>> Begin Materials provided

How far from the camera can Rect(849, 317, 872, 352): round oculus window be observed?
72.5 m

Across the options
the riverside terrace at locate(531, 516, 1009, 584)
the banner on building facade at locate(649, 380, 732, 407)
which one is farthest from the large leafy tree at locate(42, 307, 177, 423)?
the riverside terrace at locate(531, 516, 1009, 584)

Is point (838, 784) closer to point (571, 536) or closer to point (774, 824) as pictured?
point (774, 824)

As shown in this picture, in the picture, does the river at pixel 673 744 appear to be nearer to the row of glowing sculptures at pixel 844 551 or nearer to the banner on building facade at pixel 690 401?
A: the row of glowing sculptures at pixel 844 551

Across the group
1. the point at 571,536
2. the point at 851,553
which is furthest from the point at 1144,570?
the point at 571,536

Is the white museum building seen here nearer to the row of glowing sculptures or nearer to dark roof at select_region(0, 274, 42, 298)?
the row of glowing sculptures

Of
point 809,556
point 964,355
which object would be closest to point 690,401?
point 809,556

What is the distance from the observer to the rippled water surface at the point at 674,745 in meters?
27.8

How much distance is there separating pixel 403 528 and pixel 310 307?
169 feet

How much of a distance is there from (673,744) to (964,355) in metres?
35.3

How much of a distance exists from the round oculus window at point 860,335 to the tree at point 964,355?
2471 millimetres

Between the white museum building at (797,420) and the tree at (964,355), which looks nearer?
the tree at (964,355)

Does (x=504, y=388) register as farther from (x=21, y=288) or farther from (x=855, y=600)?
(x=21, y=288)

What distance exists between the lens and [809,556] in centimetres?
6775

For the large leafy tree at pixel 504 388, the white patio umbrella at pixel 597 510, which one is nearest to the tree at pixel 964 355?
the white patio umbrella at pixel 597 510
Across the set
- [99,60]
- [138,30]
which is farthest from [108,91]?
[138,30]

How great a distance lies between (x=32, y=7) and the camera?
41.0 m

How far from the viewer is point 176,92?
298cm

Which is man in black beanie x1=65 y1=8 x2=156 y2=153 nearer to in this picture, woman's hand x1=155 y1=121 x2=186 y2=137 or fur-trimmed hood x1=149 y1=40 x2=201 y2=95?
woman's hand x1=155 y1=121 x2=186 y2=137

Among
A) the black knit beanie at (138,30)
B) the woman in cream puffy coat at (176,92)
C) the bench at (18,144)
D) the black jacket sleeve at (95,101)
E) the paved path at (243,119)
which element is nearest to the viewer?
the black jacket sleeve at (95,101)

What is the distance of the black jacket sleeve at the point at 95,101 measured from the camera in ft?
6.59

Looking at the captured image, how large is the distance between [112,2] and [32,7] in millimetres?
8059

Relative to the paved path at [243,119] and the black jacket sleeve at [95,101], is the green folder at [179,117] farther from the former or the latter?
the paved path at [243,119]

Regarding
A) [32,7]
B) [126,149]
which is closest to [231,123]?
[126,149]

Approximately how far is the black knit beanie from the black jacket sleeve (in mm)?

>> End Materials provided

Requirements >> Update these lines by replacing every "large leafy tree" with "tall leafy tree" and leaving everything else unchanged.

Full output >>
How far from the camera can Rect(849, 317, 872, 352): round oculus window be observed?
72.5 m

Across the options
the riverside terrace at locate(531, 516, 1009, 584)
the banner on building facade at locate(649, 380, 732, 407)
which one is farthest from the tall leafy tree at locate(42, 307, 177, 423)?
the riverside terrace at locate(531, 516, 1009, 584)

Is point (838, 784) closer to point (571, 536) or closer to point (774, 824) as pictured?
point (774, 824)

As shown in this picture, in the picture, does the river at pixel 673 744 appear to be nearer to the row of glowing sculptures at pixel 844 551 or nearer to the banner on building facade at pixel 690 401?
A: the row of glowing sculptures at pixel 844 551

Across the group
1. the point at 571,536
2. the point at 851,553
which is furthest from the point at 1144,570?
the point at 571,536

Is the white museum building seen here nearer to the row of glowing sculptures or nearer to dark roof at select_region(0, 274, 42, 298)?
the row of glowing sculptures

Of
point 809,556
point 964,355
which object would be closest to point 690,401?
point 809,556

What is the distance from the observer to the rippled water surface at the point at 674,745 in meters?
27.8

How much distance is there separating pixel 403 528 and pixel 310 307?
169 feet

How much of a distance is there from (673,744) to (964,355) in metres?
35.3

How much of a distance exists from the round oculus window at point 860,335 to the tree at point 964,355?
2471 millimetres

Between the white museum building at (797,420) and the tree at (964,355), which looks nearer?
the tree at (964,355)

Does (x=504, y=388) register as farther from (x=21, y=288) or farther from (x=855, y=600)?
(x=21, y=288)

What distance exists between the lens and [809,556] in centimetres?
6775

For the tall leafy tree at pixel 504 388, the white patio umbrella at pixel 597 510, which one is nearest to the tree at pixel 964 355?
the white patio umbrella at pixel 597 510
Across the set
- [99,60]
- [138,30]
which is farthest from [108,91]?
[138,30]

How great a distance lies between (x=32, y=7) and the camera?
41.0 m

How far from the viewer is point 176,92?
298cm

Which is man in black beanie x1=65 y1=8 x2=156 y2=153 nearer to in this picture, woman's hand x1=155 y1=121 x2=186 y2=137 or fur-trimmed hood x1=149 y1=40 x2=201 y2=95?
woman's hand x1=155 y1=121 x2=186 y2=137

Among
A) the black knit beanie at (138,30)
B) the woman in cream puffy coat at (176,92)
C) the bench at (18,144)
D) the black jacket sleeve at (95,101)
E) the paved path at (243,119)
which element is nearest to the viewer?
the black jacket sleeve at (95,101)

What is the distance of the black jacket sleeve at the point at 95,101 measured from the camera in ft?
6.59

Looking at the captured image, how large is the distance between [112,2] and [32,7] in millimetres?
8059

Relative to the paved path at [243,119] and the black jacket sleeve at [95,101], is the green folder at [179,117] farther from the former or the latter?
the paved path at [243,119]

Regarding
A) [32,7]
B) [126,149]
which is closest to [231,123]?
[126,149]

Approximately how far is the black knit beanie from the black jacket sleeve (in mm)?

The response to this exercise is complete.